» Aim: Below are some records; repeat them all exactly, minus the pictures.

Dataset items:
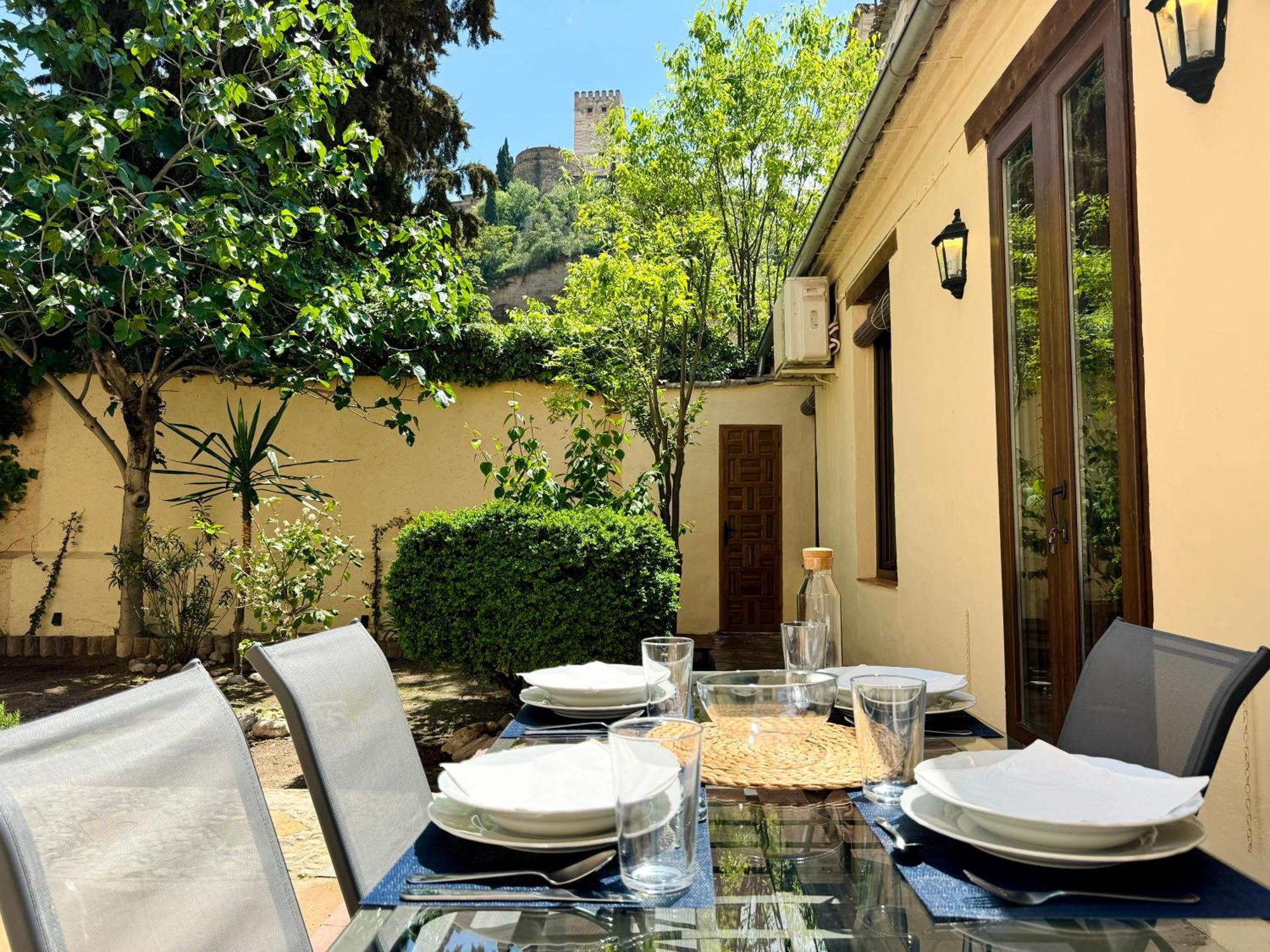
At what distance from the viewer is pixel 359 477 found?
776 centimetres

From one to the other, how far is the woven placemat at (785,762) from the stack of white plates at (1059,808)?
7.1 inches

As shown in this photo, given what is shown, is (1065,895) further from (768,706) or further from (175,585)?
(175,585)

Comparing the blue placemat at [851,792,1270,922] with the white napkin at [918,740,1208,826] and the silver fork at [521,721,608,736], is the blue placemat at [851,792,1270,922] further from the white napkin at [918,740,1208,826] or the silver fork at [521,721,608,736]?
the silver fork at [521,721,608,736]

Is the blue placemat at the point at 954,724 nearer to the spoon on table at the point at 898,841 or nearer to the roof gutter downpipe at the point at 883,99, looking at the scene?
the spoon on table at the point at 898,841

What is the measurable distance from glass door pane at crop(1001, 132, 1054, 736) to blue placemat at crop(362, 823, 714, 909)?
2.15 m

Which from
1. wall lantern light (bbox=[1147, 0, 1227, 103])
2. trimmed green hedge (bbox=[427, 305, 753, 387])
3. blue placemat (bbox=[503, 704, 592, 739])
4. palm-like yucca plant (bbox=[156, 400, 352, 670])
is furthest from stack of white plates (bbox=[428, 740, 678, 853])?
trimmed green hedge (bbox=[427, 305, 753, 387])

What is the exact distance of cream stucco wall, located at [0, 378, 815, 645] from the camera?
291 inches

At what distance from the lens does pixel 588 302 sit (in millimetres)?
6859

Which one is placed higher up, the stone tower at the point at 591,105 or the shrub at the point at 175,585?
the stone tower at the point at 591,105

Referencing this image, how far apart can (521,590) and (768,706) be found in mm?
3094

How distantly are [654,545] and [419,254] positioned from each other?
123 inches

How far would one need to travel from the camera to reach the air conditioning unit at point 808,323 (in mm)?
6234

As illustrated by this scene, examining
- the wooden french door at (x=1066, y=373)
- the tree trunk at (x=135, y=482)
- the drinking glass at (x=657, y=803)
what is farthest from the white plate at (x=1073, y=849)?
the tree trunk at (x=135, y=482)

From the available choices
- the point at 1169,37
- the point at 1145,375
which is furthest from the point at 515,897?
the point at 1169,37
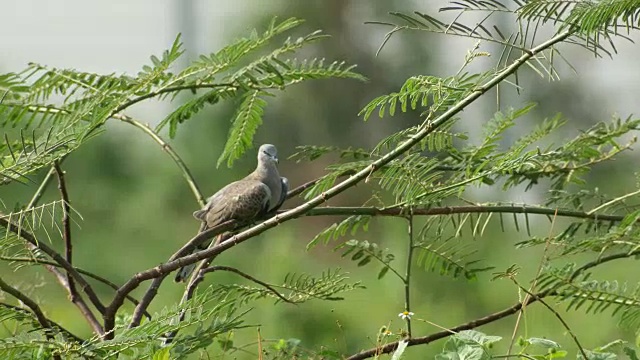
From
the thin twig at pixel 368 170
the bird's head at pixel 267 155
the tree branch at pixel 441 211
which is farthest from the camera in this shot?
the bird's head at pixel 267 155

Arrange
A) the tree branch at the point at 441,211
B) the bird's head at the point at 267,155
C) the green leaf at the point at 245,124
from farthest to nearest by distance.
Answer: the bird's head at the point at 267,155, the green leaf at the point at 245,124, the tree branch at the point at 441,211

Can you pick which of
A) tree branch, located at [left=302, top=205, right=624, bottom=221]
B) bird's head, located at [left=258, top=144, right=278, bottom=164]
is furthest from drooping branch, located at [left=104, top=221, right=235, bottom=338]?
bird's head, located at [left=258, top=144, right=278, bottom=164]

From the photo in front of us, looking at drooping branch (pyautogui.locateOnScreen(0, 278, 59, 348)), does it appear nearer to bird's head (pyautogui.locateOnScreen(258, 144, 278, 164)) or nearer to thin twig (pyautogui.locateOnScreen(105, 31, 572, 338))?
thin twig (pyautogui.locateOnScreen(105, 31, 572, 338))

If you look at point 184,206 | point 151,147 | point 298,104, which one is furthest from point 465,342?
point 298,104

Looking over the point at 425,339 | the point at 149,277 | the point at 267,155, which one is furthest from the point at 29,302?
the point at 267,155

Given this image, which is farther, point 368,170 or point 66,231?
point 66,231

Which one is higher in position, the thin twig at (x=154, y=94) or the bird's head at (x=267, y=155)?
the thin twig at (x=154, y=94)

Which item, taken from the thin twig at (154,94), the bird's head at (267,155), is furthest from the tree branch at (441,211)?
the bird's head at (267,155)

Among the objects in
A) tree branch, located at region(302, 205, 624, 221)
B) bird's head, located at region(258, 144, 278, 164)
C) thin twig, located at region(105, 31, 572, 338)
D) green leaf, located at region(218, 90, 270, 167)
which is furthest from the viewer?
bird's head, located at region(258, 144, 278, 164)

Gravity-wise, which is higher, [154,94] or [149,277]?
[154,94]

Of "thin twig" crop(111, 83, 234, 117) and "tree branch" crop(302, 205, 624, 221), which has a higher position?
"thin twig" crop(111, 83, 234, 117)

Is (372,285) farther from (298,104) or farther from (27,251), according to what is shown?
(27,251)

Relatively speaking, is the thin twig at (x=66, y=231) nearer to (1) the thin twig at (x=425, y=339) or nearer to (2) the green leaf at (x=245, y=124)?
(2) the green leaf at (x=245, y=124)

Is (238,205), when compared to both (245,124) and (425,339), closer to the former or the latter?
(245,124)
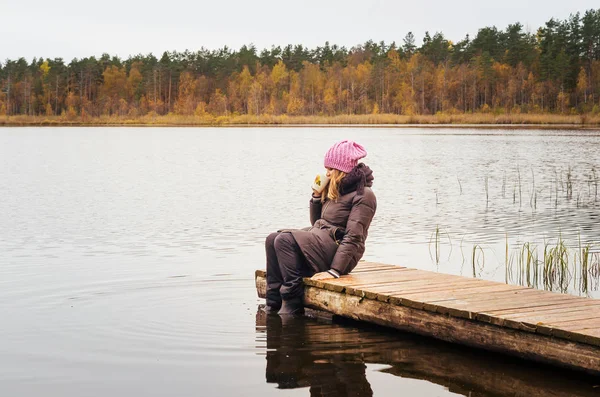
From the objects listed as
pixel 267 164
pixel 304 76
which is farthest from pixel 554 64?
pixel 267 164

» The output:
At what distance from the viewer is pixel 359 477 found?
776 centimetres

From one to the other, how far is the woven placemat at (785,762) from the stack of white plates at (1059,808)?
7.1 inches

As shown in this photo, given what is shown, is (1065,895) further from (768,706) or further from (175,585)?
(175,585)

Comparing the blue placemat at [851,792,1270,922] with the white napkin at [918,740,1208,826] and the silver fork at [521,721,608,736], is the blue placemat at [851,792,1270,922] further from the white napkin at [918,740,1208,826] or the silver fork at [521,721,608,736]?
the silver fork at [521,721,608,736]

Is the blue placemat at the point at 954,724 nearer to the spoon on table at the point at 898,841 or nearer to the roof gutter downpipe at the point at 883,99, looking at the scene?
the spoon on table at the point at 898,841

What is the measurable distance from glass door pane at crop(1001, 132, 1054, 736) to blue placemat at crop(362, 823, 714, 909)?
2.15 m

Which from
1. wall lantern light (bbox=[1147, 0, 1227, 103])
2. trimmed green hedge (bbox=[427, 305, 753, 387])
3. blue placemat (bbox=[503, 704, 592, 739])
4. palm-like yucca plant (bbox=[156, 400, 352, 670])
is furthest from stack of white plates (bbox=[428, 740, 678, 853])?
trimmed green hedge (bbox=[427, 305, 753, 387])

What is the exact distance of cream stucco wall, located at [0, 378, 815, 645] from the camera?
291 inches

At what distance from the lens does pixel 588 302 sit (in millimetres)?
6859

Which one is placed higher up, the stone tower at the point at 591,105 or the shrub at the point at 175,585?
the stone tower at the point at 591,105

Referencing this image, how far apart can (521,590) and (768,706) be found in mm?
3094

How distantly are [654,545] and [419,254] positioned from each other?
123 inches

How far would one need to travel from the camera to reach the air conditioning unit at point 808,323 (in mm)?
6234

As illustrated by this scene, examining
- the wooden french door at (x=1066, y=373)
- the tree trunk at (x=135, y=482)
- the drinking glass at (x=657, y=803)
what is farthest from the white plate at (x=1073, y=849)?
the tree trunk at (x=135, y=482)

From the available choices
- the point at 1169,37
- the point at 1145,375
which is furthest from the point at 515,897?
the point at 1169,37
From
the thin twig at pixel 368 170
the bird's head at pixel 267 155
the tree branch at pixel 441 211
which is farthest from the camera in this shot?
the bird's head at pixel 267 155

Arrange
A) the tree branch at the point at 441,211
B) the bird's head at the point at 267,155
C) the green leaf at the point at 245,124
from farthest to nearest by distance.
Answer: the bird's head at the point at 267,155, the green leaf at the point at 245,124, the tree branch at the point at 441,211

Can you pick which of
A) tree branch, located at [left=302, top=205, right=624, bottom=221]
B) bird's head, located at [left=258, top=144, right=278, bottom=164]
is furthest from drooping branch, located at [left=104, top=221, right=235, bottom=338]?
bird's head, located at [left=258, top=144, right=278, bottom=164]

From the photo in front of us, looking at drooping branch (pyautogui.locateOnScreen(0, 278, 59, 348)), does it appear nearer to bird's head (pyautogui.locateOnScreen(258, 144, 278, 164)) or nearer to thin twig (pyautogui.locateOnScreen(105, 31, 572, 338))?
thin twig (pyautogui.locateOnScreen(105, 31, 572, 338))

If you look at point 184,206 | point 151,147 | point 298,104, which one is furthest from point 465,342?
point 298,104

Looking over the point at 425,339 | the point at 149,277 | the point at 267,155, which one is furthest from the point at 29,302?
the point at 267,155

Given this image, which is farther, point 368,170 or point 66,231?
point 66,231

Which one is higher in position, the thin twig at (x=154, y=94) or the bird's head at (x=267, y=155)?
the thin twig at (x=154, y=94)

Which item, taken from the thin twig at (154,94), the bird's head at (267,155), is furthest from the tree branch at (441,211)?
the bird's head at (267,155)

Among the objects in
A) tree branch, located at region(302, 205, 624, 221)
B) bird's head, located at region(258, 144, 278, 164)
C) thin twig, located at region(105, 31, 572, 338)
D) green leaf, located at region(218, 90, 270, 167)
which is furthest from the viewer?
bird's head, located at region(258, 144, 278, 164)

Gravity-wise, which is higher, [154,94] or [149,277]?
[154,94]

Of "thin twig" crop(111, 83, 234, 117) and "tree branch" crop(302, 205, 624, 221), which has a higher position?
"thin twig" crop(111, 83, 234, 117)

Is (372,285) farther from (298,104) or farther from (27,251), according to what is shown?
(27,251)

Relatively speaking, is the thin twig at (x=66, y=231) nearer to (1) the thin twig at (x=425, y=339) or nearer to (2) the green leaf at (x=245, y=124)?
(2) the green leaf at (x=245, y=124)

Is (238,205), when compared to both (245,124) and (425,339), closer to the former or the latter?
(245,124)
From the objects listed as
pixel 267 164
pixel 304 76
which is farthest from pixel 554 64?
pixel 267 164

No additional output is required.